Lemony leek and mushroom soup
8 Servings
Ingredients
Quantity | Ingredient | |
---|---|---|
7 | cups | Water |
1 | cup | Chopped onion |
2 | Leeks, green parts only | |
4 | Parsley sprigs | |
1 | large | Celery stalk, chopped |
2 | Vegetable bouillon cubes | |
2 | tablespoons | Olive oil |
4 | larges | Leeks, chopped, white & light green parts only |
2 | mediums | Turnips, peeled & diced |
1 | large | Celery stalk, diced |
2 | Bay leaves | |
14½ | ounce | Can tomatoes, chopped |
12 | ounces | White mushrooms, sliced |
Juice of 1 lemon | ||
Salt & pepper to taste | ||
3 | tablespoons | Freshly minced parsley |
3 | tablespoons | Freshly minced dill |
Matzo farfel, optional |
Directions
STOCK
SOUP
Combine all stock ingredients, bring to a boil & simmer for 30 minutes.
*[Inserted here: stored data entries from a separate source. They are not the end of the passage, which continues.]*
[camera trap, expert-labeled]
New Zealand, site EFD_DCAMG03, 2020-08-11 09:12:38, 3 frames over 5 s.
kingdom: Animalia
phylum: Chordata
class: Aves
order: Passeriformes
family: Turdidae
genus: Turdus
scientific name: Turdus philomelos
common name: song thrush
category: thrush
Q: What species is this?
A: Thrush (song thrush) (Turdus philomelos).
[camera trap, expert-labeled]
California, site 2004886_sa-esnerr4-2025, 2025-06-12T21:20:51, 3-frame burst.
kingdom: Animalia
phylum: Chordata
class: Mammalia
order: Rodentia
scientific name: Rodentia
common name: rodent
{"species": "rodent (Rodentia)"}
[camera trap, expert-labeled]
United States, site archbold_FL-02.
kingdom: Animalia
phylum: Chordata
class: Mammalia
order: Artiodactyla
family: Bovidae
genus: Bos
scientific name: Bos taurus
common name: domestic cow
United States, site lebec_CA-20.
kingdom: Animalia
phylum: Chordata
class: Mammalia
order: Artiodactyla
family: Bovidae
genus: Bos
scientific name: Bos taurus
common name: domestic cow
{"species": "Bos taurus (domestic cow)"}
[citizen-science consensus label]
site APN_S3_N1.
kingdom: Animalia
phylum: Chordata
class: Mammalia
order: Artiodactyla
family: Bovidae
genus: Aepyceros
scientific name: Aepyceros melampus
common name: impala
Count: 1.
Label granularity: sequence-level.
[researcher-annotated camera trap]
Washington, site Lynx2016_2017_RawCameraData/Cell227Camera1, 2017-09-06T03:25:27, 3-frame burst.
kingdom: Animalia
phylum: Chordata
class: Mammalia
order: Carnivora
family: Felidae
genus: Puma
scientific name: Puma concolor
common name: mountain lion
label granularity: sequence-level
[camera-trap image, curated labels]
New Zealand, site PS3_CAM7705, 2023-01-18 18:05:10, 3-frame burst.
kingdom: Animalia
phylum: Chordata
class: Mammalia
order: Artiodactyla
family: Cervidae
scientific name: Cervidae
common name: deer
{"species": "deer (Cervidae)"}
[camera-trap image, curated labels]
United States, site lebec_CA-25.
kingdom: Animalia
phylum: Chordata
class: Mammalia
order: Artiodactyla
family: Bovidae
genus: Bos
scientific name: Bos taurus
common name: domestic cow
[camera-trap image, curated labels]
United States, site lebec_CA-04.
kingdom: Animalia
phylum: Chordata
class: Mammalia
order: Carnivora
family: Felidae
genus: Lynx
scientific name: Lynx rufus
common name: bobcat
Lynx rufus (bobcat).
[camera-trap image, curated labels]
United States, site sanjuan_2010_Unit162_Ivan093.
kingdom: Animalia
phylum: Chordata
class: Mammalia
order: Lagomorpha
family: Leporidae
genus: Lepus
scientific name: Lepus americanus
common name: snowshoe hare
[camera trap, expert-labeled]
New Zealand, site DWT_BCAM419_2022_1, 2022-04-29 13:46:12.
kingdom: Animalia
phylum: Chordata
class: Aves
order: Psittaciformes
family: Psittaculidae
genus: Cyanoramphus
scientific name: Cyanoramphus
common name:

Let stand till needed & then drain befroe using. Heat oil in a soup pot. Add chopped leeks & saute over moderate heat, stirring frequently, til lthe leeks start to go limp. Add stock, turnips, celery & bay leaves. Bring to a boil, cover & simmer for 10 minutes. Add tomatoes (including their juice) & mushrooms, simmer another 15 to 20 minutes. Season to taste & remove from heat. Allow soup to stand for several hours or cool & refrigerate overnight. Before serving, heat through, add parsley & dill. Top each serving with matzo farfel if desired.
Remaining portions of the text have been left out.